Los ministros de Relaciones Exteriores de la Unión Europea acordaron la semana pasada suspender un acuerdo firmado con Rusia en 2007 por el que se facilitaba la concesión de visas de turista para que ciudadanos de ese país pudieran pasar sus vacaciones en la conocida zona Schengen, el espacio que componen 26 países del bloque comunitario que permite la libre circulación de mercancías y personas. Vivir en España permite a sus ciudadanos transitar sin puestos fronterizos por esa zona –son las ventajas de ser ciudadanos comunitarios–. Pero Rusia no lo es, y los suyos necesitan visa.
La decisión, adoptada como una nueva sanción por la invasión de Ucrania, no supone una prohibición total de los visados, pero sí dificultará los trámites para que los ciudadanos rusos puedan obtener un permiso para estancias de 90 días.

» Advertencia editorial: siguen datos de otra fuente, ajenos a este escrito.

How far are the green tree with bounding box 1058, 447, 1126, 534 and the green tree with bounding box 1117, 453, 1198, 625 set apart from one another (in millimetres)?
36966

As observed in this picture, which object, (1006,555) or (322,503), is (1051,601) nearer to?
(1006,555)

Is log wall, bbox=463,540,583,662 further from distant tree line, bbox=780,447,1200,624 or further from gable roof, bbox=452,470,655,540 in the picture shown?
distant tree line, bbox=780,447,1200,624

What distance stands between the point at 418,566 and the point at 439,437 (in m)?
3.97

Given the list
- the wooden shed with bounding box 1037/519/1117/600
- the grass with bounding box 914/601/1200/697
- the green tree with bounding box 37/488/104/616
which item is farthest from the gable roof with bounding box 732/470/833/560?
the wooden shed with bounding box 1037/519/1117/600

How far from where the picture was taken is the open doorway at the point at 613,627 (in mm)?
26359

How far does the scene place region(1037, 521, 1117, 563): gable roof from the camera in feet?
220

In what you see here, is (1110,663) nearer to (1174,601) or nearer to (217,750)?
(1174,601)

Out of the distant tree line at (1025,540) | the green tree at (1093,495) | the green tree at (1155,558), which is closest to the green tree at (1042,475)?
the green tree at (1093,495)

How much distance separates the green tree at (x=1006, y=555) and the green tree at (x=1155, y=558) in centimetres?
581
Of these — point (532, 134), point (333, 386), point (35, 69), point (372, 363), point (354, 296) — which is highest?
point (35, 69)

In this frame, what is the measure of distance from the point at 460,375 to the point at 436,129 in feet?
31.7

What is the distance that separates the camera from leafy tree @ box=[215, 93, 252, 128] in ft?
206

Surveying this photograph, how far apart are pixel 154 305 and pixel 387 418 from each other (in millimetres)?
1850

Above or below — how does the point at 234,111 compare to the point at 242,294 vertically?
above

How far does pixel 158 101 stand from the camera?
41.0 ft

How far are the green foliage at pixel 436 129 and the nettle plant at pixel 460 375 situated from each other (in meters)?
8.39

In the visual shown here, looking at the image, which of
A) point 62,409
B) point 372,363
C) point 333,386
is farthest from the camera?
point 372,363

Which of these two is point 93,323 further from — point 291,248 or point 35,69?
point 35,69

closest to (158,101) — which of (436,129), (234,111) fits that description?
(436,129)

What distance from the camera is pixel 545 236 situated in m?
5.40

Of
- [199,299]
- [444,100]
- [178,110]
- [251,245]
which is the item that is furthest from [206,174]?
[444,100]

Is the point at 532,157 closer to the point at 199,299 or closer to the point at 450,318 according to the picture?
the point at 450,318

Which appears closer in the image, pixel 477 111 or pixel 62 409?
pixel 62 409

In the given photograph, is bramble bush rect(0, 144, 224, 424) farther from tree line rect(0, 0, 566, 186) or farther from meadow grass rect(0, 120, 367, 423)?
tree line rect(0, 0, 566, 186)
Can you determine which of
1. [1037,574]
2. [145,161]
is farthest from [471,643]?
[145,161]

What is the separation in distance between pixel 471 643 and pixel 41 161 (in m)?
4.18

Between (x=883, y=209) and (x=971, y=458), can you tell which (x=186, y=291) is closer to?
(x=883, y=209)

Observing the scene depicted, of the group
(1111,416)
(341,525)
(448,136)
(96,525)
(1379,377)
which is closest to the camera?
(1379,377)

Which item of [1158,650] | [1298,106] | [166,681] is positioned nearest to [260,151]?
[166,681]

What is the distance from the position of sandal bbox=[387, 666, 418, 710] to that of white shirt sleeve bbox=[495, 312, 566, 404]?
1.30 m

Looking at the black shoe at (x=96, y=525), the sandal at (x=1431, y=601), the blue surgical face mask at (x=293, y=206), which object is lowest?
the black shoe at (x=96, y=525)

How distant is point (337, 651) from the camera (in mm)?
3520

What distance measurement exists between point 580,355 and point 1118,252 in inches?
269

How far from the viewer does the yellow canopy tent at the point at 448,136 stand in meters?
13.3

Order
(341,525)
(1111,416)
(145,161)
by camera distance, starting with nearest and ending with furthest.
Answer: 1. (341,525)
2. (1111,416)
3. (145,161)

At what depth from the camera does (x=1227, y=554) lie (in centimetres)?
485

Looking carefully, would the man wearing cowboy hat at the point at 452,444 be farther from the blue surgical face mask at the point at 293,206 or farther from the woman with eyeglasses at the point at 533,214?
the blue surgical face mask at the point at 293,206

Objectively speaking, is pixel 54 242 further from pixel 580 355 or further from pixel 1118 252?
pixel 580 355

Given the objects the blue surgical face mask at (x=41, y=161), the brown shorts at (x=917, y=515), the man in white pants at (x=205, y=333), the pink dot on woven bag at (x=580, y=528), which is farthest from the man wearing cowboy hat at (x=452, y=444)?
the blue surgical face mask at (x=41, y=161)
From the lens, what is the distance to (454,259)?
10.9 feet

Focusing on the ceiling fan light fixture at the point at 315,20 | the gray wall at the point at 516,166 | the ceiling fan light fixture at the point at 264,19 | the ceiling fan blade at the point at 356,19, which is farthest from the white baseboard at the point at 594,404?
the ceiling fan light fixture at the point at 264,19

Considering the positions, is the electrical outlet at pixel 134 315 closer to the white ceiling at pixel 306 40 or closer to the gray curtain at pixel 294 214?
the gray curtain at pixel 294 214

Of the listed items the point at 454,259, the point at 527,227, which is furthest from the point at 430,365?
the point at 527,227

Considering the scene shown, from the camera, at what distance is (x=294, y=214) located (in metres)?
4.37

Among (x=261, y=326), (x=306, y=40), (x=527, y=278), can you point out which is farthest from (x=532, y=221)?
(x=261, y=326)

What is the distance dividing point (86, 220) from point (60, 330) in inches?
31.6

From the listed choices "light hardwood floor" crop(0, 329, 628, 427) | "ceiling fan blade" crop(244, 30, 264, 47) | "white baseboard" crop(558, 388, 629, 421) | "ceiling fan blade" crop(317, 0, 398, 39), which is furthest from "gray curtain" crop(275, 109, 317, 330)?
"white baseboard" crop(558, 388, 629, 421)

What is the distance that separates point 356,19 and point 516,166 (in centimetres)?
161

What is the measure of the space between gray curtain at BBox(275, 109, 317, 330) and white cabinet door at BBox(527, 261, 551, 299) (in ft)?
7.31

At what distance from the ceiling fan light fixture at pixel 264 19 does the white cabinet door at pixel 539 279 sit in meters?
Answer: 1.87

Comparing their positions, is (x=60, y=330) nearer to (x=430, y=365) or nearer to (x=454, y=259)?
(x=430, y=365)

Y eso, seguro se notará en el número de turistas rusos que lleguen a nuestros países.
El jefe de la diplomacia europea, Josep Borrell, lo explicó bien el día del acuerdo: «hemos visto a muchos rusos viajando por motivos de ocio, para ir de compras, como si no se estuviera librando una guerra en Ucrania». Tiene razón. La invasión rusa a este país es una amenaza para todos, no solo para los ucranianos, y los rusos no pueden actuar como si nada pasara.
Vladimir Putin lleva años impulsando una estrategia, intensa y de bajo perfil –pero no por eso menos efectiva–, para deteriorar el orden mundial surgido tras la caída del muro de Berlín. Y ese orden mundial, esa arquitectura que ha permitido el mayor avance en nuestras libertades y nuestro progreso individual y colectivo en toda la historia, es el que él quiere terminar. Los ejemplos son muchos particularmente en los últimos años: desde la injerencia en procesos electorales como los de 2016 en Estados Unidos, el referéndum del Brexit, el apoyo a la ultraderecha de Marie Le Pen en las presidenciales francesas de ese mismo año... a la más reciente, la del apoyo a los partidos italianos que acabaron permitiendo la caída de la presidencia más longeva (y efectiva, en mi opinión) del país en décadas, la de Mario Draghi hace tan solo unas semanas.
Europa en general, pero particularmente la costa mediterránea, es uno de los destinos más apreciados por esos turistas rusos. Llegan, en muchos casos, en vuelos chárter directamente a la localidad en la que quieren pasar unos días, con paquetes turísticos que pagan en origen, y que son muy cotizados por empresarios y comerciantes locales que saben de su poder adquisitivo y sus generosos gastos. Por eso, no me extrañaría que la decisión de los ministros pueda haber generado dudas, cuando no rechazo, en algunos empresarios locales. Es comprensible, pero es ahí donde nos toca demostrar nuestro compromiso.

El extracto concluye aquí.